TULSA — Bunkers on the PGA Tour tend to be hazards in name only. Gone are the days when bunkers were glorified sand boxes, when good lies were bonuses rather than the expectation.
Modern bunkers are pearly-white oases that offer players a blank canvas to do whatever they want with the ball. They’d much rather be there than the rough.
Except at this week’s PGA Championship.
Southern Hills’ bunkers caught players’ attention early this week. On Wednesday, Ian Poulter took to Instagram to shed some light on the difficulty caused by the very pebbly sand.
“You will see some shots out of bunkers this week which won’t have any spin due to the coarse fine gravel type sand,” he wrote. “You get tiny stones between ball and club face making it super inconsistent. Bunkers to be avoided at all cost. Even more so if you short side yourself.”
He also posted a photo of a clearly scuffed clubface, apparently the aftermath of one of those pebbles getting squished between a clubface and a golf ball.
We were warned, yes, but it was still rather jarring to see Tiger Woods send a pretty standard bunker shot on the par-4 fourth—53 feet from the hole with plenty of green to work with—clean over the green. He caught another one way too clean from a decent spot on the par-3 eighth, leading to another bogey.
“All the bunker shots sort of came out hot,” Woods said after a four-over 74. He saved par just twice from six opportunities on Thursday. “The sand is a lot faster than I thought it would be. Kind of been that way all week, especially if you get up in the areas where it’s not raked. I had a couple of those balls where it was in those areas. It’s like, is there a lot of sand here, is there not, how should I play it?”
All of Southern Hills’ bunkers have been renovated since the 2007 PGA Championship here, which Woods won. The saucer-like, Augusta-esque bunkers have been replaced with sprawling old-school traps whose shape almost resemble a blob of slime. But the sand is the same—on the ESPN broadcast, Jane Crafter said Gil Hanse, who oversaw the restoration project that finished in 2019, told her they took the sand out of the bunkers before recrafting them, then returned the same sand after completion.
Matt Fitzpatrick knew he was in for a different test this week early on and tweaked his gear accordingly.
“I didn’t feel like there was a lot of sand in the bunkers,” he said after a 68. “Obviously, you miss a green, there’s not really any rough to speak of. It’s more all fairways. I changed wedges this week and put in much lower bounce, and I figured with the way the sand was, that kind of also helps because it’s pretty firm.”

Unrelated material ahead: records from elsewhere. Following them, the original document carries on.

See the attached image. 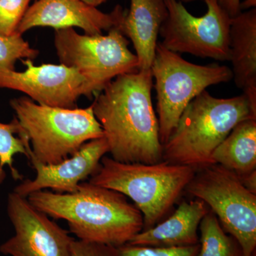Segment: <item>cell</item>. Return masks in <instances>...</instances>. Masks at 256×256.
I'll return each instance as SVG.
<instances>
[{
  "label": "cell",
  "instance_id": "1",
  "mask_svg": "<svg viewBox=\"0 0 256 256\" xmlns=\"http://www.w3.org/2000/svg\"><path fill=\"white\" fill-rule=\"evenodd\" d=\"M152 86L150 70H138L116 77L96 95L92 110L116 161L156 164L163 160Z\"/></svg>",
  "mask_w": 256,
  "mask_h": 256
},
{
  "label": "cell",
  "instance_id": "2",
  "mask_svg": "<svg viewBox=\"0 0 256 256\" xmlns=\"http://www.w3.org/2000/svg\"><path fill=\"white\" fill-rule=\"evenodd\" d=\"M28 202L54 220H63L78 240L118 248L142 232L140 210L128 197L90 182L79 184L74 193L35 192Z\"/></svg>",
  "mask_w": 256,
  "mask_h": 256
},
{
  "label": "cell",
  "instance_id": "3",
  "mask_svg": "<svg viewBox=\"0 0 256 256\" xmlns=\"http://www.w3.org/2000/svg\"><path fill=\"white\" fill-rule=\"evenodd\" d=\"M256 118V106L245 94L218 98L204 90L184 110L163 144L162 160L197 171L214 164L217 148L242 121Z\"/></svg>",
  "mask_w": 256,
  "mask_h": 256
},
{
  "label": "cell",
  "instance_id": "4",
  "mask_svg": "<svg viewBox=\"0 0 256 256\" xmlns=\"http://www.w3.org/2000/svg\"><path fill=\"white\" fill-rule=\"evenodd\" d=\"M196 170L162 161L156 164L124 163L104 156L89 182L130 198L143 216L142 230L152 228L173 208Z\"/></svg>",
  "mask_w": 256,
  "mask_h": 256
},
{
  "label": "cell",
  "instance_id": "5",
  "mask_svg": "<svg viewBox=\"0 0 256 256\" xmlns=\"http://www.w3.org/2000/svg\"><path fill=\"white\" fill-rule=\"evenodd\" d=\"M10 106L28 138V160L56 164L75 154L82 144L104 137L92 106L60 108L40 105L26 96L12 99Z\"/></svg>",
  "mask_w": 256,
  "mask_h": 256
},
{
  "label": "cell",
  "instance_id": "6",
  "mask_svg": "<svg viewBox=\"0 0 256 256\" xmlns=\"http://www.w3.org/2000/svg\"><path fill=\"white\" fill-rule=\"evenodd\" d=\"M150 72L156 80V111L162 146L192 100L207 88L233 79L232 68L227 66L190 63L160 42L156 45Z\"/></svg>",
  "mask_w": 256,
  "mask_h": 256
},
{
  "label": "cell",
  "instance_id": "7",
  "mask_svg": "<svg viewBox=\"0 0 256 256\" xmlns=\"http://www.w3.org/2000/svg\"><path fill=\"white\" fill-rule=\"evenodd\" d=\"M208 206L224 230L240 245L242 256L256 248V194L242 185L238 175L218 164L197 170L185 188Z\"/></svg>",
  "mask_w": 256,
  "mask_h": 256
},
{
  "label": "cell",
  "instance_id": "8",
  "mask_svg": "<svg viewBox=\"0 0 256 256\" xmlns=\"http://www.w3.org/2000/svg\"><path fill=\"white\" fill-rule=\"evenodd\" d=\"M108 34H79L74 28L55 30L54 45L60 64L77 69L95 95L116 77L138 72L137 56L118 28Z\"/></svg>",
  "mask_w": 256,
  "mask_h": 256
},
{
  "label": "cell",
  "instance_id": "9",
  "mask_svg": "<svg viewBox=\"0 0 256 256\" xmlns=\"http://www.w3.org/2000/svg\"><path fill=\"white\" fill-rule=\"evenodd\" d=\"M206 14L195 16L178 0H164L168 16L160 28L162 44L175 53L229 60V30L232 18L218 0H204Z\"/></svg>",
  "mask_w": 256,
  "mask_h": 256
},
{
  "label": "cell",
  "instance_id": "10",
  "mask_svg": "<svg viewBox=\"0 0 256 256\" xmlns=\"http://www.w3.org/2000/svg\"><path fill=\"white\" fill-rule=\"evenodd\" d=\"M22 60L26 67L24 72L0 69V88L18 90L40 105L60 108H76L80 96L95 95L77 69L62 64L34 66L32 60Z\"/></svg>",
  "mask_w": 256,
  "mask_h": 256
},
{
  "label": "cell",
  "instance_id": "11",
  "mask_svg": "<svg viewBox=\"0 0 256 256\" xmlns=\"http://www.w3.org/2000/svg\"><path fill=\"white\" fill-rule=\"evenodd\" d=\"M8 214L15 234L0 246L10 256H72L74 240L68 230L36 210L26 197L13 192L8 198Z\"/></svg>",
  "mask_w": 256,
  "mask_h": 256
},
{
  "label": "cell",
  "instance_id": "12",
  "mask_svg": "<svg viewBox=\"0 0 256 256\" xmlns=\"http://www.w3.org/2000/svg\"><path fill=\"white\" fill-rule=\"evenodd\" d=\"M127 12L118 5L110 13H104L82 0H36L16 30L22 35L35 28H78L85 34H102L120 28Z\"/></svg>",
  "mask_w": 256,
  "mask_h": 256
},
{
  "label": "cell",
  "instance_id": "13",
  "mask_svg": "<svg viewBox=\"0 0 256 256\" xmlns=\"http://www.w3.org/2000/svg\"><path fill=\"white\" fill-rule=\"evenodd\" d=\"M108 152L107 140L102 137L86 142L75 154L58 164H43L30 158L28 161L36 171V178L24 180L13 192L26 198L44 188L57 193H74L82 182L95 174L101 159Z\"/></svg>",
  "mask_w": 256,
  "mask_h": 256
},
{
  "label": "cell",
  "instance_id": "14",
  "mask_svg": "<svg viewBox=\"0 0 256 256\" xmlns=\"http://www.w3.org/2000/svg\"><path fill=\"white\" fill-rule=\"evenodd\" d=\"M210 210L206 204L198 198L182 202L171 216L136 234L127 244L162 248L196 245L200 244V224Z\"/></svg>",
  "mask_w": 256,
  "mask_h": 256
},
{
  "label": "cell",
  "instance_id": "15",
  "mask_svg": "<svg viewBox=\"0 0 256 256\" xmlns=\"http://www.w3.org/2000/svg\"><path fill=\"white\" fill-rule=\"evenodd\" d=\"M166 16L164 0H130V8L119 30L132 42L138 70H150L160 28Z\"/></svg>",
  "mask_w": 256,
  "mask_h": 256
},
{
  "label": "cell",
  "instance_id": "16",
  "mask_svg": "<svg viewBox=\"0 0 256 256\" xmlns=\"http://www.w3.org/2000/svg\"><path fill=\"white\" fill-rule=\"evenodd\" d=\"M229 60L236 86L256 106V9L230 20Z\"/></svg>",
  "mask_w": 256,
  "mask_h": 256
},
{
  "label": "cell",
  "instance_id": "17",
  "mask_svg": "<svg viewBox=\"0 0 256 256\" xmlns=\"http://www.w3.org/2000/svg\"><path fill=\"white\" fill-rule=\"evenodd\" d=\"M212 160L239 178L256 170V118L237 124L216 148Z\"/></svg>",
  "mask_w": 256,
  "mask_h": 256
},
{
  "label": "cell",
  "instance_id": "18",
  "mask_svg": "<svg viewBox=\"0 0 256 256\" xmlns=\"http://www.w3.org/2000/svg\"><path fill=\"white\" fill-rule=\"evenodd\" d=\"M198 228L200 248L196 256H242L238 242L224 230L212 210L204 217Z\"/></svg>",
  "mask_w": 256,
  "mask_h": 256
},
{
  "label": "cell",
  "instance_id": "19",
  "mask_svg": "<svg viewBox=\"0 0 256 256\" xmlns=\"http://www.w3.org/2000/svg\"><path fill=\"white\" fill-rule=\"evenodd\" d=\"M21 127L14 118L10 124L0 122V184L4 181V166L8 165L15 180H22L23 178L14 166V156L18 154H24L28 158L26 146H30L28 138L16 137Z\"/></svg>",
  "mask_w": 256,
  "mask_h": 256
},
{
  "label": "cell",
  "instance_id": "20",
  "mask_svg": "<svg viewBox=\"0 0 256 256\" xmlns=\"http://www.w3.org/2000/svg\"><path fill=\"white\" fill-rule=\"evenodd\" d=\"M38 55V50L32 48L22 35L14 34L12 36L0 35V69L15 70L18 60H34Z\"/></svg>",
  "mask_w": 256,
  "mask_h": 256
},
{
  "label": "cell",
  "instance_id": "21",
  "mask_svg": "<svg viewBox=\"0 0 256 256\" xmlns=\"http://www.w3.org/2000/svg\"><path fill=\"white\" fill-rule=\"evenodd\" d=\"M31 0H0V35L10 36L16 33Z\"/></svg>",
  "mask_w": 256,
  "mask_h": 256
},
{
  "label": "cell",
  "instance_id": "22",
  "mask_svg": "<svg viewBox=\"0 0 256 256\" xmlns=\"http://www.w3.org/2000/svg\"><path fill=\"white\" fill-rule=\"evenodd\" d=\"M200 244L185 247H150L129 244L118 248L119 256H196Z\"/></svg>",
  "mask_w": 256,
  "mask_h": 256
},
{
  "label": "cell",
  "instance_id": "23",
  "mask_svg": "<svg viewBox=\"0 0 256 256\" xmlns=\"http://www.w3.org/2000/svg\"><path fill=\"white\" fill-rule=\"evenodd\" d=\"M72 256H119L118 248L84 240H74Z\"/></svg>",
  "mask_w": 256,
  "mask_h": 256
},
{
  "label": "cell",
  "instance_id": "24",
  "mask_svg": "<svg viewBox=\"0 0 256 256\" xmlns=\"http://www.w3.org/2000/svg\"><path fill=\"white\" fill-rule=\"evenodd\" d=\"M218 4L222 9L229 15L230 18L240 14L242 12L240 4V0H218Z\"/></svg>",
  "mask_w": 256,
  "mask_h": 256
},
{
  "label": "cell",
  "instance_id": "25",
  "mask_svg": "<svg viewBox=\"0 0 256 256\" xmlns=\"http://www.w3.org/2000/svg\"><path fill=\"white\" fill-rule=\"evenodd\" d=\"M240 180L246 188L252 193L256 194V170L248 174L240 176Z\"/></svg>",
  "mask_w": 256,
  "mask_h": 256
},
{
  "label": "cell",
  "instance_id": "26",
  "mask_svg": "<svg viewBox=\"0 0 256 256\" xmlns=\"http://www.w3.org/2000/svg\"><path fill=\"white\" fill-rule=\"evenodd\" d=\"M256 0H244L242 2H240V10H250L252 8H256Z\"/></svg>",
  "mask_w": 256,
  "mask_h": 256
},
{
  "label": "cell",
  "instance_id": "27",
  "mask_svg": "<svg viewBox=\"0 0 256 256\" xmlns=\"http://www.w3.org/2000/svg\"><path fill=\"white\" fill-rule=\"evenodd\" d=\"M82 1L85 2L86 4L90 5V6L97 8V6H100V4H104L108 0H82Z\"/></svg>",
  "mask_w": 256,
  "mask_h": 256
},
{
  "label": "cell",
  "instance_id": "28",
  "mask_svg": "<svg viewBox=\"0 0 256 256\" xmlns=\"http://www.w3.org/2000/svg\"><path fill=\"white\" fill-rule=\"evenodd\" d=\"M184 2H191V1H194V0H184Z\"/></svg>",
  "mask_w": 256,
  "mask_h": 256
}]
</instances>
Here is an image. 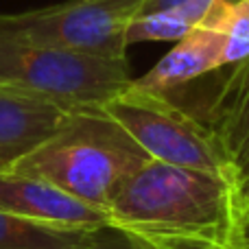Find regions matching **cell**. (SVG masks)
Wrapping results in <instances>:
<instances>
[{"instance_id":"15","label":"cell","mask_w":249,"mask_h":249,"mask_svg":"<svg viewBox=\"0 0 249 249\" xmlns=\"http://www.w3.org/2000/svg\"><path fill=\"white\" fill-rule=\"evenodd\" d=\"M234 249H247V247H234Z\"/></svg>"},{"instance_id":"7","label":"cell","mask_w":249,"mask_h":249,"mask_svg":"<svg viewBox=\"0 0 249 249\" xmlns=\"http://www.w3.org/2000/svg\"><path fill=\"white\" fill-rule=\"evenodd\" d=\"M0 212L64 230H105L109 228L107 210L96 208L55 184L39 177L0 173Z\"/></svg>"},{"instance_id":"6","label":"cell","mask_w":249,"mask_h":249,"mask_svg":"<svg viewBox=\"0 0 249 249\" xmlns=\"http://www.w3.org/2000/svg\"><path fill=\"white\" fill-rule=\"evenodd\" d=\"M99 109L121 124L155 162L225 177L223 162L208 133L168 94L140 90L131 81Z\"/></svg>"},{"instance_id":"4","label":"cell","mask_w":249,"mask_h":249,"mask_svg":"<svg viewBox=\"0 0 249 249\" xmlns=\"http://www.w3.org/2000/svg\"><path fill=\"white\" fill-rule=\"evenodd\" d=\"M144 0H66L20 13H0V39L127 57V29Z\"/></svg>"},{"instance_id":"12","label":"cell","mask_w":249,"mask_h":249,"mask_svg":"<svg viewBox=\"0 0 249 249\" xmlns=\"http://www.w3.org/2000/svg\"><path fill=\"white\" fill-rule=\"evenodd\" d=\"M203 24L225 35L228 66L249 57V0H225Z\"/></svg>"},{"instance_id":"10","label":"cell","mask_w":249,"mask_h":249,"mask_svg":"<svg viewBox=\"0 0 249 249\" xmlns=\"http://www.w3.org/2000/svg\"><path fill=\"white\" fill-rule=\"evenodd\" d=\"M225 0H144L127 29L129 46L138 42H177L199 29Z\"/></svg>"},{"instance_id":"11","label":"cell","mask_w":249,"mask_h":249,"mask_svg":"<svg viewBox=\"0 0 249 249\" xmlns=\"http://www.w3.org/2000/svg\"><path fill=\"white\" fill-rule=\"evenodd\" d=\"M99 232L51 228L0 212V249H92Z\"/></svg>"},{"instance_id":"3","label":"cell","mask_w":249,"mask_h":249,"mask_svg":"<svg viewBox=\"0 0 249 249\" xmlns=\"http://www.w3.org/2000/svg\"><path fill=\"white\" fill-rule=\"evenodd\" d=\"M131 81L127 57L0 39V90L20 92L68 112L103 107Z\"/></svg>"},{"instance_id":"2","label":"cell","mask_w":249,"mask_h":249,"mask_svg":"<svg viewBox=\"0 0 249 249\" xmlns=\"http://www.w3.org/2000/svg\"><path fill=\"white\" fill-rule=\"evenodd\" d=\"M146 162H151L146 151L116 121L101 109H86L70 114L11 171L39 177L107 210L123 181Z\"/></svg>"},{"instance_id":"14","label":"cell","mask_w":249,"mask_h":249,"mask_svg":"<svg viewBox=\"0 0 249 249\" xmlns=\"http://www.w3.org/2000/svg\"><path fill=\"white\" fill-rule=\"evenodd\" d=\"M236 247H247L249 249V208L241 214L238 221V236H236Z\"/></svg>"},{"instance_id":"13","label":"cell","mask_w":249,"mask_h":249,"mask_svg":"<svg viewBox=\"0 0 249 249\" xmlns=\"http://www.w3.org/2000/svg\"><path fill=\"white\" fill-rule=\"evenodd\" d=\"M92 249H136V247L129 245V243L124 241L118 232L105 228V230H101L99 232V238H96V243H94V247Z\"/></svg>"},{"instance_id":"8","label":"cell","mask_w":249,"mask_h":249,"mask_svg":"<svg viewBox=\"0 0 249 249\" xmlns=\"http://www.w3.org/2000/svg\"><path fill=\"white\" fill-rule=\"evenodd\" d=\"M223 66H228L225 35L201 24L199 29L177 39L175 46L149 72L133 79V86L140 90L168 94Z\"/></svg>"},{"instance_id":"1","label":"cell","mask_w":249,"mask_h":249,"mask_svg":"<svg viewBox=\"0 0 249 249\" xmlns=\"http://www.w3.org/2000/svg\"><path fill=\"white\" fill-rule=\"evenodd\" d=\"M107 219L136 249H234L241 212L228 177L151 160L121 184Z\"/></svg>"},{"instance_id":"5","label":"cell","mask_w":249,"mask_h":249,"mask_svg":"<svg viewBox=\"0 0 249 249\" xmlns=\"http://www.w3.org/2000/svg\"><path fill=\"white\" fill-rule=\"evenodd\" d=\"M168 96L208 133L243 214L249 208V57L168 92Z\"/></svg>"},{"instance_id":"9","label":"cell","mask_w":249,"mask_h":249,"mask_svg":"<svg viewBox=\"0 0 249 249\" xmlns=\"http://www.w3.org/2000/svg\"><path fill=\"white\" fill-rule=\"evenodd\" d=\"M70 114L46 101L0 90V173L11 171L22 158L37 149Z\"/></svg>"}]
</instances>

Justin Thomas couldn’t get comfortable in the sand on Thursday but still managed a three-under 67.
“It’s definitely the most challenging sand I’ve ever played in. First off, it’s not very consistent. Like, on 8 today, I told Bones [caddie Jim Mackay] it was wild, like my left foot when I was kind of digging in, it was like a little bare. And then my right foot was pretty good, like normal, and under my ball was like hitting off this,” he said, pointing at the lectern he was standing on.
“Some of them have no sand; some of them are good sand, whatever it is. But then when you do, it’s very pebbly, and sometimes you can kind of get them between the face and the ball and just see them shoot up and off-line. I’m sure you’ve seen from watching the coverage, it’s really difficult to get spin, basically impossible. Some of those bunker shots that are generally pretty easy or guaranteed up-and-downs definitely is not the case this week.”
The pebbles aren’t just impacting bunker shots; they shoot out onto greens, forcing players to be extra diligent in clearing out their lines to avoid any of those dreaded bounces.
“There are definitely some pebbles in there,” said World No. 1 Scottie Scheffler, who shot 71 and was just 1-for-3 in sand saves. “I think where you see most of them is when people are hitting it out of the bunker and they end up on the green. …
“Bunkers aren’t supposed to be that easy to play out of. It’s frustrating for sure to get in there and have a pebble kind of shoot your ball off-line, something you can’t see. I shouldn’t be in too many bunkers, and I put myself in I guess three of them today, which is definitely not a place I want to be.”
Bunkers aren’t supposed to be that easy to play out of. It seems as if the world’s best golfer knows there’s a surefire way to avoid the uncertainty and inconsistency of the sand this week: simply don’t hit it there.